Na avidez de dar enfim com o costado no repouso, ele apeou de mala em mãos e um risinho assim assim. Sem mágoa ou quê de remorso, de certo só as incertezas. Tantas, de encher embornal. Arrobas de maus presságios se anunciavam na tez, cheia de pés-de-galinha. Morena em casa não tinha, na tina d’água um cabelo – longo ele era, se via, mas a quem seu pertencer? Caneta tinteiro, umas notas de mil réis, baixela de prata luzia. Luzia, nome de gente, de quem tirava casquinha dia sim, dia não, na casa pegada à quitanda lá no antro de onde vinha. Mas muito sem compromisso, anéis nem mesmo de lata. Pra que sarna a se coçar?
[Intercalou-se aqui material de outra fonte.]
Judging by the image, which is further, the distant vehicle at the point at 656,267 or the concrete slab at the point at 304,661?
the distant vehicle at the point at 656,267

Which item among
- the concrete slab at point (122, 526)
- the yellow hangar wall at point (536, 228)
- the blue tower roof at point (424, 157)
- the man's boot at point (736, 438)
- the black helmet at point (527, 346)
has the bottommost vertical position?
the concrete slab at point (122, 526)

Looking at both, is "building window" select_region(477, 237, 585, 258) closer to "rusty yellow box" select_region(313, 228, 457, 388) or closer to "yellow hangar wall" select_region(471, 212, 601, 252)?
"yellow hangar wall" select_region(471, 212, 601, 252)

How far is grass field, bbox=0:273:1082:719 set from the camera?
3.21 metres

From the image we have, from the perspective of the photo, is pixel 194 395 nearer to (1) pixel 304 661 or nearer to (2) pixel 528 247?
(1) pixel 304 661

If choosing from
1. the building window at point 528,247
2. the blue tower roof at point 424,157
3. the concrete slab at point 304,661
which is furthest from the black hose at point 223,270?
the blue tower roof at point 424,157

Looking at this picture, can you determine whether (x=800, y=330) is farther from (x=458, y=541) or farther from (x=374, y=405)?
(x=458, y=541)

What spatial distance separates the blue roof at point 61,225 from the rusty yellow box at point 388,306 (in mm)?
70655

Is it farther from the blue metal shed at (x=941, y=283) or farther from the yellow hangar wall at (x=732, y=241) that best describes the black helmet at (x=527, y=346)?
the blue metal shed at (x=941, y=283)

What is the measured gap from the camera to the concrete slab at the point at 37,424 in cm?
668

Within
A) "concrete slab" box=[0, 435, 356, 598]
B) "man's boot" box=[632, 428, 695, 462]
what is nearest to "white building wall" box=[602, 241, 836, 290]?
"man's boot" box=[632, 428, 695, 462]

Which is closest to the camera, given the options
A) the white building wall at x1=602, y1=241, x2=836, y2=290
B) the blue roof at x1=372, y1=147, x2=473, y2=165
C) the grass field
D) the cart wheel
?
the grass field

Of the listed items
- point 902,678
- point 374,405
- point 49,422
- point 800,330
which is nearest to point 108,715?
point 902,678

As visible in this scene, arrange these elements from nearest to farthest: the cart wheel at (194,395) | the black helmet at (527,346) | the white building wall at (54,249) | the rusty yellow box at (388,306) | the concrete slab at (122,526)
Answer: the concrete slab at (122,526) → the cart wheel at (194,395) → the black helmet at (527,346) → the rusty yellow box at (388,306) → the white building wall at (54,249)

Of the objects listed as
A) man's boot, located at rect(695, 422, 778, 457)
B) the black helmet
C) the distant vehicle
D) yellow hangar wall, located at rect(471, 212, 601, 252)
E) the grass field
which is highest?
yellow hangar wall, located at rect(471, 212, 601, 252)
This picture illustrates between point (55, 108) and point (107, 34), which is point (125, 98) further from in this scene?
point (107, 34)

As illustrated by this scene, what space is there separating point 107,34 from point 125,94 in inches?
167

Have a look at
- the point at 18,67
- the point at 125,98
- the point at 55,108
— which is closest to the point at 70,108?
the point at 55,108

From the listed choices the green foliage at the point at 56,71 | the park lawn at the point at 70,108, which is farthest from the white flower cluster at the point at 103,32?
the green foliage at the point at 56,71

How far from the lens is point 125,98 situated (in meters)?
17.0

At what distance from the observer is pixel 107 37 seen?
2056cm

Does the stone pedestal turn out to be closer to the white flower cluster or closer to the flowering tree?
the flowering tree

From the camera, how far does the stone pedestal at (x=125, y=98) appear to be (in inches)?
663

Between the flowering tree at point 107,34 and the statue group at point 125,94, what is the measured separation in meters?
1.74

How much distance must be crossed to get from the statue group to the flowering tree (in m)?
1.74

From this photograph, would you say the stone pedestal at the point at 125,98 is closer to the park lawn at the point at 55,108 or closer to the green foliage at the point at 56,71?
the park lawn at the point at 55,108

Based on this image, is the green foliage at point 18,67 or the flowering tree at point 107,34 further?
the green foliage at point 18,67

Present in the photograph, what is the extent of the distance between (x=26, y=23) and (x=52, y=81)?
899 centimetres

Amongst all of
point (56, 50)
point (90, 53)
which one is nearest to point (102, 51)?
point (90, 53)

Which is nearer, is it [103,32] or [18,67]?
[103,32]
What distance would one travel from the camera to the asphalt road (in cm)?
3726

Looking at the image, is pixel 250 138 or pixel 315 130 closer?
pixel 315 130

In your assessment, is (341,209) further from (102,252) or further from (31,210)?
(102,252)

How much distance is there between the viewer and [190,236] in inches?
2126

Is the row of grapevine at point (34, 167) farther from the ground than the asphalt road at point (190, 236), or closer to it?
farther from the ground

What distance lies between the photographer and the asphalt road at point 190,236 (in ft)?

Velhas de véu no entorno, e vítrea clareira se inchava pra cima dele, o coitado. Assim passou aquele dia, como passavam-se os outros, no vácuo do haver nadinha. Daquele jeito é que era, melhor que se acostumasse.

II

De tombo em tombo se rala, no umbral de vela apagada e malho intenso de bigorna. Se luz houvesse, bobagem – coisas não resolveria, e alento para as feridas não havia de ter por perto. No poço bem pouca água, nem erva daninha no pasto se dispunha a vicejar. Dom não tinha, voz calava, ardume ardia e, a horas tantas, até o relógio decidiu não trabalhar. Estica as costas e apanha vento encanado de esguelha, e Deus que ajuda a quem apela trouxe uma pena flanando, só pra lembrar (de mansinho) que ao flanar também se pena. Dura lição aprendida em ponta de faca cega, na agrura do verbo errar. Varre esse mal pensamento, dai-me o céu o que fazer. Credo em cruz, que largo hiato sem segundos que se contem. Rogo ao cão: cadê Luzia?

III

Luzia diz que vem de jeito nenhum, que hoje é dia de esfrega e não de pouca vergonha. Casa pegada à quitanda, nem pra semana – só mês que entra, e olhe lá. Espere ou vá se catar.



© Direitos Reservados

Comentários

  1. Eduardo Lara Resende5:10 AM

    Isso é poema, meu caro Marcelo! E dos bons...
    Abraço.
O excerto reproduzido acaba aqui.